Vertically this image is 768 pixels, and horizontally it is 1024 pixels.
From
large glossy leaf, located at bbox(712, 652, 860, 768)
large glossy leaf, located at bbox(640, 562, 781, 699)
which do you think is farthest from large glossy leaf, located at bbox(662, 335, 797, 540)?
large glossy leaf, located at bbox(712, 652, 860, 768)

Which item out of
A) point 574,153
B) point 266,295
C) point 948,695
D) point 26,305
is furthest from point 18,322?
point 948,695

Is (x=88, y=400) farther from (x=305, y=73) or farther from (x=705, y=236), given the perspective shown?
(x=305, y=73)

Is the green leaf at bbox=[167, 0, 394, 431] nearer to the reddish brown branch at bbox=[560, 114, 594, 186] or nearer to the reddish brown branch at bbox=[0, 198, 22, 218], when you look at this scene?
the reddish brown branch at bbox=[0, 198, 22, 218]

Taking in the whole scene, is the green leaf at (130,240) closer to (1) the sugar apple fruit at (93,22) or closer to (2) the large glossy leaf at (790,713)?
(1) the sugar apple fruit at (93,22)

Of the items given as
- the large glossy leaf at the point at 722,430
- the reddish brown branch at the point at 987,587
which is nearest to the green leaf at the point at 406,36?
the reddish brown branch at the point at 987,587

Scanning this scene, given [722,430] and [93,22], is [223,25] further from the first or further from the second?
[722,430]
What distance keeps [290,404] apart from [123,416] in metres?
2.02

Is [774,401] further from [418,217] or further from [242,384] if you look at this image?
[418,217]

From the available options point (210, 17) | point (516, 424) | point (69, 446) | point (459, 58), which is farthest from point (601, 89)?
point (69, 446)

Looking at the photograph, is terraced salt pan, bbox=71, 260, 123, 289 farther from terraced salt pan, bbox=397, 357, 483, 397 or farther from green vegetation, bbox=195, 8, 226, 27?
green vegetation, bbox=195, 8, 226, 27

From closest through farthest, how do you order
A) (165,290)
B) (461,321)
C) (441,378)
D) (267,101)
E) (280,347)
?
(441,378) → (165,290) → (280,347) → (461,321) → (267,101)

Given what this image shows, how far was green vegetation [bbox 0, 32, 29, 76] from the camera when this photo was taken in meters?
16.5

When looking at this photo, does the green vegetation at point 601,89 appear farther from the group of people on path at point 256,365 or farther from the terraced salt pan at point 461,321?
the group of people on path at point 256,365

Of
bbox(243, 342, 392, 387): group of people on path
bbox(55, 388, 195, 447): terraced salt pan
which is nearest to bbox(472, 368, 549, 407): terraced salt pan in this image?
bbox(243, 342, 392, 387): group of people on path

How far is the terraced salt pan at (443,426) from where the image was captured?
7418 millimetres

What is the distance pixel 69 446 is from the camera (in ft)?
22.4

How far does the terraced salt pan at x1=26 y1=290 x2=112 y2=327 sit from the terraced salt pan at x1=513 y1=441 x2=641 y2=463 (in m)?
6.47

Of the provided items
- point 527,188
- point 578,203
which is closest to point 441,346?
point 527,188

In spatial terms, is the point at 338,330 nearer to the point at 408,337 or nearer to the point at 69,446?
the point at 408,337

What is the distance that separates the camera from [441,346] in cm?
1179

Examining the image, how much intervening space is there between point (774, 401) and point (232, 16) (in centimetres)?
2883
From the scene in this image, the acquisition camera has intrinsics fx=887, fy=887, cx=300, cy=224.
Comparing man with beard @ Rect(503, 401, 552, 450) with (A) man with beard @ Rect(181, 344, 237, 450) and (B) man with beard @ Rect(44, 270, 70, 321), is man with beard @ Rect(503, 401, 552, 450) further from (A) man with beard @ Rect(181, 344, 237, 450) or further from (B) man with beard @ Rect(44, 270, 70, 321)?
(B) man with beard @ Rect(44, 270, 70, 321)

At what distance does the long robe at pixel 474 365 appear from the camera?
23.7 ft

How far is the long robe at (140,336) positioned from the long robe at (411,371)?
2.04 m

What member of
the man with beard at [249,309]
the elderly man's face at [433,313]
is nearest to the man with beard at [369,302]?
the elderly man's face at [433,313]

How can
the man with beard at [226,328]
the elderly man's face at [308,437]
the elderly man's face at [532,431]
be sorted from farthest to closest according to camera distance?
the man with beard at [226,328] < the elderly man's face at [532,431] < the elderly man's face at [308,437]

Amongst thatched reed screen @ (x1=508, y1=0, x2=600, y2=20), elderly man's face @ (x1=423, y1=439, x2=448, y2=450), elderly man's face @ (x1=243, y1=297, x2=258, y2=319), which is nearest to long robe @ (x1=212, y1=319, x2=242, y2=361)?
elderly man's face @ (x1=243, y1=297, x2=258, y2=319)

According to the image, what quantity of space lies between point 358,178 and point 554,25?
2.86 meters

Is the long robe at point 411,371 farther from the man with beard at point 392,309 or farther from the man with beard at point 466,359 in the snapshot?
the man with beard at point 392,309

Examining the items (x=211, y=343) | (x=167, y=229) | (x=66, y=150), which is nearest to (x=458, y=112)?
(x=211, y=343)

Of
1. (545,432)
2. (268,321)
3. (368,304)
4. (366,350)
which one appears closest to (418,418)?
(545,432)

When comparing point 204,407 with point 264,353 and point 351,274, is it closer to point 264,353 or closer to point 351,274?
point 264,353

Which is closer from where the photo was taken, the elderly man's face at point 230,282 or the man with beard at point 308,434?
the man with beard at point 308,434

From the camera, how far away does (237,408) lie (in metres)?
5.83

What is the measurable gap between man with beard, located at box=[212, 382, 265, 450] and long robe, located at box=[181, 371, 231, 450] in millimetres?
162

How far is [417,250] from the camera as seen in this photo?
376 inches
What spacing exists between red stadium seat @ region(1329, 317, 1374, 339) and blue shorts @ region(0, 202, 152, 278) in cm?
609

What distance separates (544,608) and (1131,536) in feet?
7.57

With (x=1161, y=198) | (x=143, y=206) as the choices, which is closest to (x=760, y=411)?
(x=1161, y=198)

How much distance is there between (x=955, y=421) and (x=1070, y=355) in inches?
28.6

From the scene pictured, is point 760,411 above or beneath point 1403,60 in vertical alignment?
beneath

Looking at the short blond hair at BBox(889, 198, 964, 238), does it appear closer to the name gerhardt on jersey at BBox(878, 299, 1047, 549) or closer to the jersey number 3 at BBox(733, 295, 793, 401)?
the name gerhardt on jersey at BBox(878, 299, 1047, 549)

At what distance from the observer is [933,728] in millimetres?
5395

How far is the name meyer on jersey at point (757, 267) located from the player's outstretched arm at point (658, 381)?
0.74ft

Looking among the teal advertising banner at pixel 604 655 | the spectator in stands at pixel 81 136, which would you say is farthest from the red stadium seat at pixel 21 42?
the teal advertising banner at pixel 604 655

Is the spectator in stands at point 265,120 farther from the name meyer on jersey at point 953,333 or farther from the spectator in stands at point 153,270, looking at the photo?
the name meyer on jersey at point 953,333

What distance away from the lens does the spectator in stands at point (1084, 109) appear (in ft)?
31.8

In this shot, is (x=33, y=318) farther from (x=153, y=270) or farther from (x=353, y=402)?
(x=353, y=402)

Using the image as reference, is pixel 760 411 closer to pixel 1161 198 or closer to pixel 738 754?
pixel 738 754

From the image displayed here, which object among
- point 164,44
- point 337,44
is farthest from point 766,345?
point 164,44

:::

*Work required*.
Retype the material in full, character for character.

*Result*.
Vertically this image is 768 pixels, and horizontally it is 1024 pixels.
From
large glossy leaf, located at bbox(712, 652, 860, 768)
large glossy leaf, located at bbox(640, 562, 781, 699)
which do you think is farthest from large glossy leaf, located at bbox(662, 335, 797, 540)?
large glossy leaf, located at bbox(712, 652, 860, 768)

Which item out of
A) point 574,153
B) point 266,295
C) point 948,695
D) point 26,305
is furthest from point 18,322?
point 948,695

Is (x=88, y=400) farther from (x=305, y=73) or farther from (x=705, y=236), given the perspective shown?
(x=305, y=73)

Is the green leaf at bbox=[167, 0, 394, 431] nearer to the reddish brown branch at bbox=[560, 114, 594, 186] or nearer to the reddish brown branch at bbox=[0, 198, 22, 218], when you look at this scene?
the reddish brown branch at bbox=[0, 198, 22, 218]

Taking in the whole scene, is the green leaf at (130,240) closer to (1) the sugar apple fruit at (93,22) or closer to (2) the large glossy leaf at (790,713)?
(1) the sugar apple fruit at (93,22)

Of the items given as
- the large glossy leaf at the point at 722,430
- the reddish brown branch at the point at 987,587
which is nearest to the green leaf at the point at 406,36?
the reddish brown branch at the point at 987,587

Scanning this scene, given [722,430] and [93,22], is [223,25] further from the first or further from the second?
[722,430]
What distance keeps [290,404] apart from [123,416] in metres?
2.02

Is [774,401] further from [418,217] or further from [242,384] if you look at this image?
[418,217]

From the available options point (210, 17) | point (516, 424) | point (69, 446) | point (459, 58), which is farthest from point (601, 89)?
point (69, 446)

Looking at the photograph, is terraced salt pan, bbox=71, 260, 123, 289 farther from terraced salt pan, bbox=397, 357, 483, 397 or farther from green vegetation, bbox=195, 8, 226, 27?
green vegetation, bbox=195, 8, 226, 27

From closest through farthest, how do you order
A) (165,290)
B) (461,321)
C) (441,378)
D) (267,101)
E) (280,347)
?
(441,378) → (165,290) → (280,347) → (461,321) → (267,101)

Given what this image shows, how far was green vegetation [bbox 0, 32, 29, 76] from the camera when this photo was taken in meters?
16.5

When looking at this photo, does the green vegetation at point 601,89 appear farther from the group of people on path at point 256,365 or farther from the terraced salt pan at point 461,321?
the group of people on path at point 256,365

Of
bbox(243, 342, 392, 387): group of people on path
bbox(55, 388, 195, 447): terraced salt pan
which is nearest to bbox(472, 368, 549, 407): terraced salt pan in this image?
bbox(243, 342, 392, 387): group of people on path

How far is the terraced salt pan at (443,426) from where the image was captured?
7418 millimetres

What is the distance pixel 69 446 is from the camera (in ft)?
22.4

How far does the terraced salt pan at x1=26 y1=290 x2=112 y2=327 sit from the terraced salt pan at x1=513 y1=441 x2=641 y2=463 (in m)?
6.47

Of the provided items
- point 527,188
- point 578,203
which is closest to point 441,346?
point 527,188

In spatial terms, is the point at 338,330 nearer to the point at 408,337 or nearer to the point at 69,446?
the point at 408,337

What is the distance that separates the camera from [441,346] in cm?
1179

Examining the image, how much intervening space is there between point (774, 401) and point (232, 16) (in centimetres)?
2883
From the scene in this image, the acquisition camera has intrinsics fx=887, fy=887, cx=300, cy=224.
Comparing man with beard @ Rect(503, 401, 552, 450) with (A) man with beard @ Rect(181, 344, 237, 450) and (B) man with beard @ Rect(44, 270, 70, 321), is man with beard @ Rect(503, 401, 552, 450) further from (A) man with beard @ Rect(181, 344, 237, 450) or further from (B) man with beard @ Rect(44, 270, 70, 321)?
(B) man with beard @ Rect(44, 270, 70, 321)

At what distance does the long robe at pixel 474 365 appear from the camera?
23.7 ft

How far is the long robe at (140,336) positioned from the long robe at (411,371)?
2.04 m

What member of
the man with beard at [249,309]
the elderly man's face at [433,313]
is nearest to the man with beard at [369,302]?
the elderly man's face at [433,313]

How can
the man with beard at [226,328]
the elderly man's face at [308,437]
the elderly man's face at [532,431]
be sorted from farthest to closest according to camera distance?
the man with beard at [226,328] < the elderly man's face at [532,431] < the elderly man's face at [308,437]

Amongst thatched reed screen @ (x1=508, y1=0, x2=600, y2=20), elderly man's face @ (x1=423, y1=439, x2=448, y2=450), elderly man's face @ (x1=243, y1=297, x2=258, y2=319), which is nearest to long robe @ (x1=212, y1=319, x2=242, y2=361)?
elderly man's face @ (x1=243, y1=297, x2=258, y2=319)

According to the image, what quantity of space lies between point 358,178 and point 554,25?
2.86 meters

Is the long robe at point 411,371 farther from the man with beard at point 392,309 or farther from the man with beard at point 466,359 in the snapshot?
the man with beard at point 392,309

Examining the items (x=211, y=343) | (x=167, y=229) | (x=66, y=150), which is nearest to (x=458, y=112)?
(x=211, y=343)

Of
1. (545,432)
2. (268,321)
3. (368,304)
4. (366,350)
which one appears closest to (418,418)?
(545,432)

When comparing point 204,407 with point 264,353 and point 351,274, is it closer to point 264,353 or closer to point 351,274?
point 264,353

Which is closer from where the photo was taken, the elderly man's face at point 230,282 or the man with beard at point 308,434?
the man with beard at point 308,434

From the camera, how far away does (237,408) lie (in metres)?
5.83

What is the measurable gap between man with beard, located at box=[212, 382, 265, 450] and long robe, located at box=[181, 371, 231, 450] in millimetres?
162

How far is [417,250] from the camera as seen in this photo?
376 inches
What spacing exists between red stadium seat @ region(1329, 317, 1374, 339) and blue shorts @ region(0, 202, 152, 278) in cm?
609

What distance separates (544,608) and (1131,536) in feet?
7.57

With (x=1161, y=198) | (x=143, y=206) as the choices, which is closest to (x=760, y=411)?
(x=1161, y=198)

How much distance is there between (x=955, y=421) and (x=1070, y=355) in inches?
28.6

From the scene pictured, is point 760,411 above or beneath point 1403,60 in vertical alignment?
beneath

Looking at the short blond hair at BBox(889, 198, 964, 238), does it appear closer to the name gerhardt on jersey at BBox(878, 299, 1047, 549) or closer to the jersey number 3 at BBox(733, 295, 793, 401)?
the name gerhardt on jersey at BBox(878, 299, 1047, 549)

At what distance from the observer is [933,728] in millimetres?
5395

How far is the name meyer on jersey at point (757, 267) located from the player's outstretched arm at point (658, 381)?
0.74ft

Looking among the teal advertising banner at pixel 604 655 | the spectator in stands at pixel 81 136, which would you say is farthest from the red stadium seat at pixel 21 42?
the teal advertising banner at pixel 604 655

Is the spectator in stands at point 265,120 farther from the name meyer on jersey at point 953,333 or farther from the spectator in stands at point 153,270, looking at the photo?
the name meyer on jersey at point 953,333

What distance away from the lens does the spectator in stands at point (1084, 109) appear (in ft)?
31.8

In this shot, is (x=33, y=318) farther from (x=153, y=270) or farther from (x=353, y=402)?
(x=353, y=402)

Using the image as reference, is pixel 760 411 closer to pixel 1161 198 or closer to pixel 738 754?
pixel 738 754

From the image displayed here, which object among
- point 164,44
- point 337,44
is farthest from point 766,345?
point 164,44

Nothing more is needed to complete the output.